Here is hoping that shedding light on the organization, which among other things was largely responsible for Uganda’s “Kill the Gays” bill, gets some much deserved scrutiny as a result.
From the Illuminati to the freemasons to QAnon, there’s no shortage of conspiracy theories trying to explain how power is accumulated and shared in Washington, D.C. But the wide-ranging network of politicians, world leaders, and men of faith that make up the Fellowship isn’t mere conspiracy theory: it’s 100 percent true. What’s more, some of its members are speaking on the record about it for the first time in the new five-part Netflix series The Family, directed by documentarian Jesse Moss.
The Fellowship, also known as the Family, is a highly secretive group of evangelical Christian men who meet for Bible study and prayer meetings; it’s best known for serving as the organizer of the National Prayer Breakfast, an annual gathering of diplomats and world leaders in Washington, D.C. Founded in 1935 by a man named Abraham Veride, the Fellowship initially arose from Vereide trying to arrange a meeting of business owners to crush laborers’ attempts at organizing. Over the course of the past 75 years, it has evolved into what some have referred to as a secret theocracy, or an underground movement of prominent Christian men who exert their influence not just in the United States, but abroad as well.
Fellowship members operate under a veil of secrecy, which is by design; Fellowship head Douglas Coe, who died in 2017, believed that the group could best exert its influence that way. Its members include senators, diplomats, and religious leaders around the world: Sen. Chuck Grassley, Sen. Jim Inhofe, and Rep. Bart Stupak have been linked to the group, while Vice President Mike Pence and attorney general Jeff Sessions have also been referred to as “friends of the Family.” And it’s a testament to the persistence of the production team that a handful of Fellowship members, including former Congressman Zach Wamp, speak on the record for the first time about the organization in the series. Moss attributes their willingness to talk in part to the organization’s attempts to “adapt to the 21st century with a greater degree of transparency, though only time will tell if that’s true.” Sharlet, however, has a slightly different take: “They’re not opening the doors. They’re not becoming transparent. That simply hasn’t happened. But they do want to have their say.”
The primary way the Fellowship maintains influence, the series argues, is through the National Prayer Breakfast, which every president since Eisenhower has attended over the past 50 years. Though many consider the Prayer Breakfast something of a “banal event,” according to Moss, he says, “It’s really quite an impressive demonstration of influence and power.”

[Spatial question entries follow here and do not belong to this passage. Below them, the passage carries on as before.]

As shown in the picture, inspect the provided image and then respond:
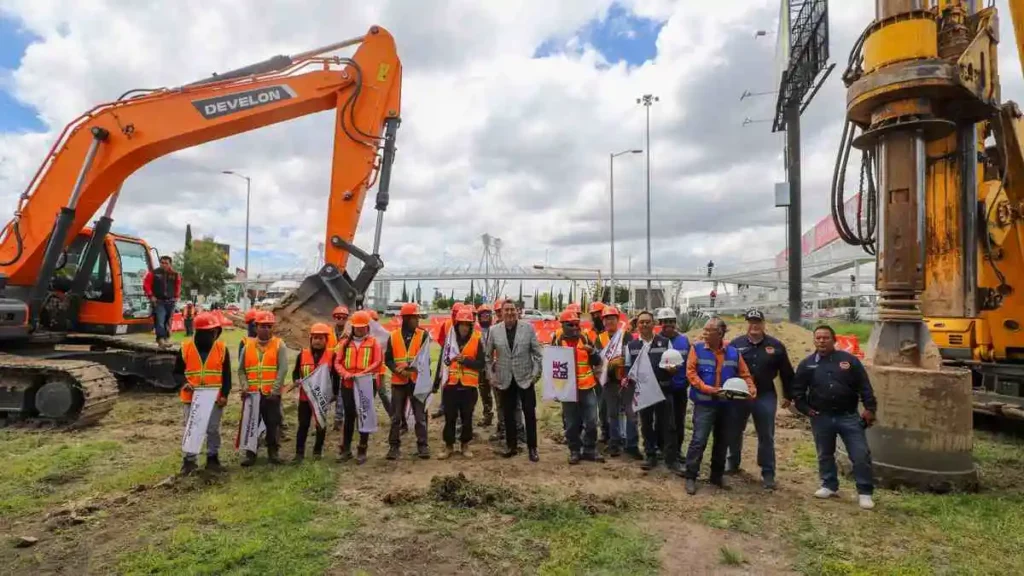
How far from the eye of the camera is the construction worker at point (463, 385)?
6.97 m

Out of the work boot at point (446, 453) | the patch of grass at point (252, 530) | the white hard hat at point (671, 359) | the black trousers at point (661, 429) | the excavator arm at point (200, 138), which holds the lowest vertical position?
the patch of grass at point (252, 530)

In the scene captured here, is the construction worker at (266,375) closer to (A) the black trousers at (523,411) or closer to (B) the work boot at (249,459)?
(B) the work boot at (249,459)

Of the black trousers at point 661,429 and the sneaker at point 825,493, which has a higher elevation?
the black trousers at point 661,429

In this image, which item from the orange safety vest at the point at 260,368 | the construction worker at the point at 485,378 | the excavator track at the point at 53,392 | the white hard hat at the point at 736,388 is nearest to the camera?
the white hard hat at the point at 736,388

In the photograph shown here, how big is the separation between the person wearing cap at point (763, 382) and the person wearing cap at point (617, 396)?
1.23 metres

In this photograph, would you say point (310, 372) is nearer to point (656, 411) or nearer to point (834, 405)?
point (656, 411)

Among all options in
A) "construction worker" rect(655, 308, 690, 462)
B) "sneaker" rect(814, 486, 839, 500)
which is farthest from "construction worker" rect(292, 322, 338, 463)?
"sneaker" rect(814, 486, 839, 500)

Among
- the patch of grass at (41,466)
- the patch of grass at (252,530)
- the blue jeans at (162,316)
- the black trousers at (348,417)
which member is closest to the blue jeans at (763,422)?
the patch of grass at (252,530)

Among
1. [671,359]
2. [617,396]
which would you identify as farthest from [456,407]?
[671,359]

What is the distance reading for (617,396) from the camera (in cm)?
733

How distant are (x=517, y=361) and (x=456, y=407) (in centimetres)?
87

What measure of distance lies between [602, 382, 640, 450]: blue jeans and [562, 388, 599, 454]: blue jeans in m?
0.34

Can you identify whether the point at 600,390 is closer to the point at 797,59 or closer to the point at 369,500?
the point at 369,500

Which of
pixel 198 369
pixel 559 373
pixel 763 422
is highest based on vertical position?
pixel 198 369
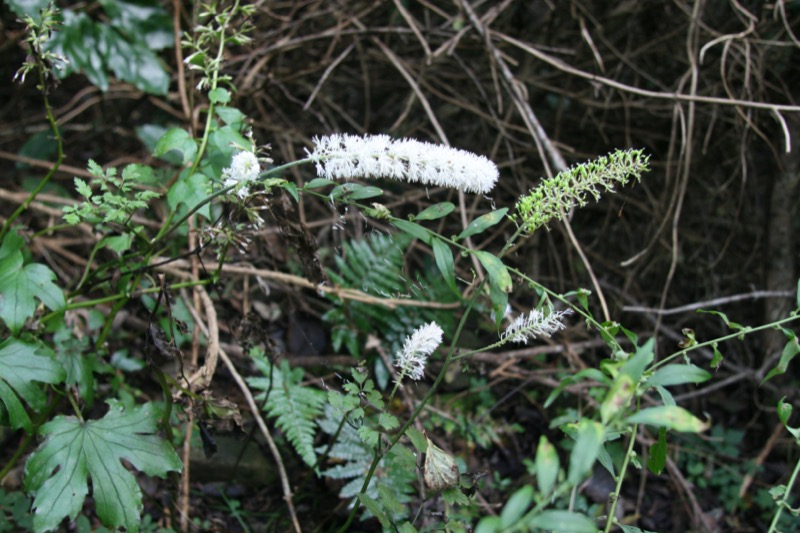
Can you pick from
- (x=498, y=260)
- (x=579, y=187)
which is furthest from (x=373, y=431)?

In its efforts to consolidate its power, the Family has extended its tentacles overseas. One episode of The Family focuses in large part on a trip that Rep. Robert Aderholt, a right-wing politician tied to the group, made to Romania to campaign for anti-LGBTQ rights and advocate for Christian policy. Members of the Family have also aligned themselves with global leaders who had committed atrocities in their home countries, including Libyan dictator Moammar Gaddafi, who once prayed with Coe. “In the face of all these dictators, they don’t say anything at all,” says Sharlet. “They don’t ask any accountability.”
This is a group that literally orchestrated the introduction of a bill that had the death penalty for homosexuality.
They are dangerous fundamentalist extremists.